§ Extract
The agency said it "expects" the drug to be delivered to every state and territory, but offered no timeline.

Luetkemeyer, for her part, says she understands the medicine needs to go to the hardest-hit communities. But the haphazard allocation of the drug, with no clear criteria for the regions getting it, is frustrating.

"My God, it's the first thing we've found that has a signal that it's working," she said. "And the safety signal is good too."

Luetkemeyer described a patient she cared for, knowing she couldn't give them remdesivir: "It's heartbreaking."

Doctors Don't Know Who Will Benefit Most

As physicians choose who gets remdesivir and who doesn't, doctors are to some extent flying blind. They want to give it to the patients who benefited most in the drug's large clinical trial, but the National Institutes of Health still hasn't published that study.

"We don't have a lot of data to work on," Walensky said, and "there's not a lot of history with this drug."

Lawmakers are also unhappy.

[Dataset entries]

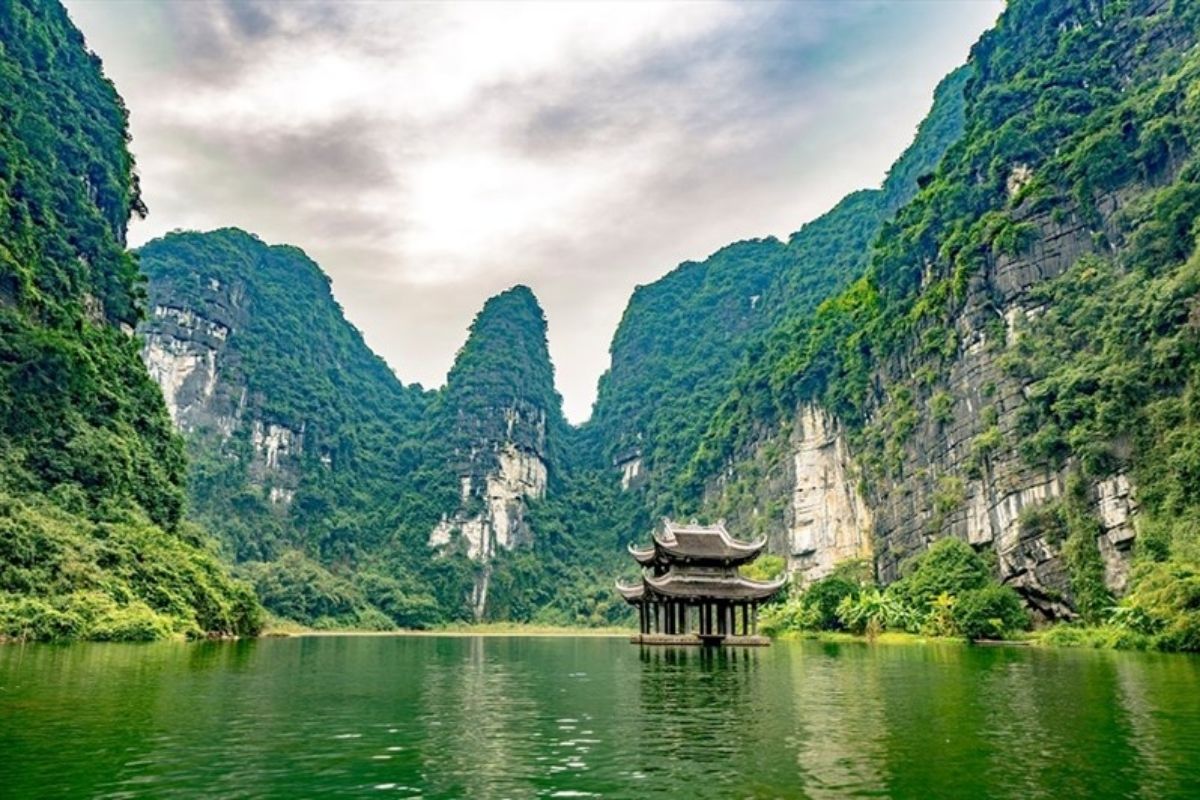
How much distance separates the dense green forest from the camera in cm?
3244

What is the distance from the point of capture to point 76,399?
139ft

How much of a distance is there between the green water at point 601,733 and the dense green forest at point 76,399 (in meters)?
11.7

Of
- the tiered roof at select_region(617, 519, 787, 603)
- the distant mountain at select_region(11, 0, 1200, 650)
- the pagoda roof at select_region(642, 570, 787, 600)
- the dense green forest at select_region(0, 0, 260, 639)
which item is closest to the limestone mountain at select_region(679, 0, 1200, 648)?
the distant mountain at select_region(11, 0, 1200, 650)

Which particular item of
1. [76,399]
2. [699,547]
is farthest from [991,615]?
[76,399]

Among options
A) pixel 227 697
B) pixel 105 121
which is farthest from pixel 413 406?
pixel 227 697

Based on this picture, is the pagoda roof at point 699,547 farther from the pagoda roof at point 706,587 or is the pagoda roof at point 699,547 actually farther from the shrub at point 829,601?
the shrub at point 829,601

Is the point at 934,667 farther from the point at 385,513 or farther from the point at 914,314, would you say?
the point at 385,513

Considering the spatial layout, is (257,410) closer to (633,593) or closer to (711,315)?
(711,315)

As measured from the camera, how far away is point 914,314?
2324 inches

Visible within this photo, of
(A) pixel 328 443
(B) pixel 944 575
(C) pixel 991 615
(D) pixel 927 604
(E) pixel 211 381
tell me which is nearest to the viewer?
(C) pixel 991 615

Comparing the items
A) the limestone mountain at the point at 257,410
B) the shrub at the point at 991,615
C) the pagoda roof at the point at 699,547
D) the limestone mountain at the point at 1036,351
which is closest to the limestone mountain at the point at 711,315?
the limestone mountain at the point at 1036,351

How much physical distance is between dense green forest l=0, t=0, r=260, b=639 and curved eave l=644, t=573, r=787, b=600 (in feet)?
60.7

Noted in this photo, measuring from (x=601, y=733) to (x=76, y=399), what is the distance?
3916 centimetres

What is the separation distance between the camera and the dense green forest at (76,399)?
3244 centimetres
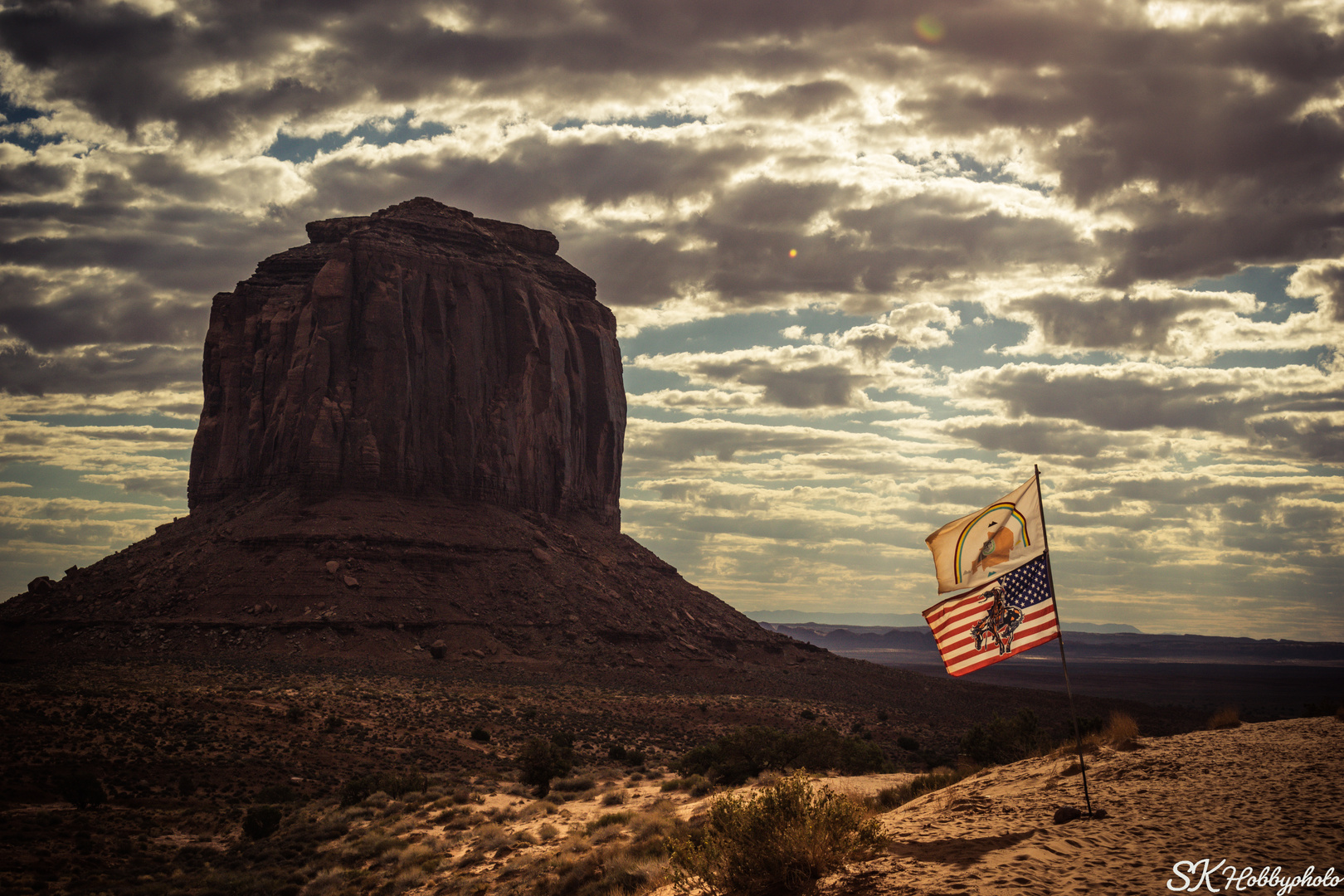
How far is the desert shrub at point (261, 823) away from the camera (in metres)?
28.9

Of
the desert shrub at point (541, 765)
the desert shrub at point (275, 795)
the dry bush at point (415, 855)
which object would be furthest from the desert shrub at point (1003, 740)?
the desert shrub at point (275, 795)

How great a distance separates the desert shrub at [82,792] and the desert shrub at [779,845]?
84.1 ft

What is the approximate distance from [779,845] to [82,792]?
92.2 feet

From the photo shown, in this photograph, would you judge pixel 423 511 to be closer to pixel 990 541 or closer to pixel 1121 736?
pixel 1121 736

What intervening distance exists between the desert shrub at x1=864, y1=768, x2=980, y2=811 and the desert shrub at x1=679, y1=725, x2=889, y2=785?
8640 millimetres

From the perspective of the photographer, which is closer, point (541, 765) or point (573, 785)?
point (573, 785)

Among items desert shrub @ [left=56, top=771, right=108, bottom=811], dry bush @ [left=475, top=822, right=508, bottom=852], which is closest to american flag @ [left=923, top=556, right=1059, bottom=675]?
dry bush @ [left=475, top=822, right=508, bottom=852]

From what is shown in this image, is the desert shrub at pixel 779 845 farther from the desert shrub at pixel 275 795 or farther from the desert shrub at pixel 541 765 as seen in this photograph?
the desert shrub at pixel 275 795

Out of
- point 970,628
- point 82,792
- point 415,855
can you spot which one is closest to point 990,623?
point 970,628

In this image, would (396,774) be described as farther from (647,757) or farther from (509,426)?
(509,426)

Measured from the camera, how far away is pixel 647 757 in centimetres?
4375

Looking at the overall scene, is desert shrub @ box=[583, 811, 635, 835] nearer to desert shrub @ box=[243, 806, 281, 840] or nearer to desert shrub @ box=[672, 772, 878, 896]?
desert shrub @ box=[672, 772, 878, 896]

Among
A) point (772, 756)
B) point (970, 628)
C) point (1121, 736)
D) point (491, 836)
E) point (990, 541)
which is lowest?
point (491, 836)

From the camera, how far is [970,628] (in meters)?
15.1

§ What to work on
(a) Translate this sentence from the remdesivir article into Spanish: "As physicians choose who gets remdesivir and who doesn't, doctors are to some extent flying blind."
(b) Retype the remdesivir article from "Luetkemeyer, for her" up to and including "are also unhappy.".
(c) Extend the remdesivir article beyond its final line.

§ Exercise results
(a) Mientras los médicos deciden quién recibe remdesivir y quién no, en cierta medida andan a ciegas.

(b)
Luetkemeyer, for her part, says she understands the medicine needs to go to the hardest-hit communities. But the haphazard allocation of the drug, with no clear criteria for the regions getting it, is frustrating.

"My God, it's the first thing we've found that has a signal that it's working," she said. "And the safety signal is good too."

Luetkemeyer described a patient she cared for, knowing she couldn't give them remdesivir: "It's heartbreaking."

Doctors Don't Know Who Will Benefit Most

As physicians choose who gets remdesivir and who doesn't, doctors are to some extent flying blind. They want to give it to the patients who benefited most in the drug's large clinical trial, but the National Institutes of Health still hasn't published that study.

"We don't have a lot of data to work on," Walensky said, and "there's not a lot of history with this drug."

Lawmakers are also unhappy.

(c)
"A doctor making a life or death decision about how to allocate a limited amount of this drug and which patient gets it and which doesn't -- the clinical trials are very important in that regard. They haven't made that available," said Rep. Lloyd Doggett, the Texas Democrat who chairs the House Ways and Means Health Subcommittee.

In a statement, the National Institute of Allergy and Infectious Diseases told CNN that "the study team is currently reviewing the available data for the [clinical] trial and plans to publish a preliminary report of the initial results in the next few weeks."

Walensky said some doctors in her hospital have also turned down offers of remdesivir for their patients. Those patients appear to be on the mend, she said, and the doctors don't want to give them a new drug with limited benefits and so little history.

In a Washington Post op-ed last week, Walensky and others from Mass General said remdesivir has left doctors with more questions than answers.

"In the wake of this media bombshell and data tease," they wrote, "we are left with a treatment that the FDA has permitted us to use, and that patients and families will justifiably expect, but with an extremely limited drug supply and no evidence-driven guidance on how to use it."

Walensky said using a committee to choose which patients get the drug "is not how we like to practice medicine." But with so many patients -- and so little remdesivir -- the hospital decided it was the most equitable approach.

Equitable, though, doesn't mean easy, especially when it's unclear who needs the drug most. "It's a nearly impossible situation when your overarching mission is to do right," Walensky said.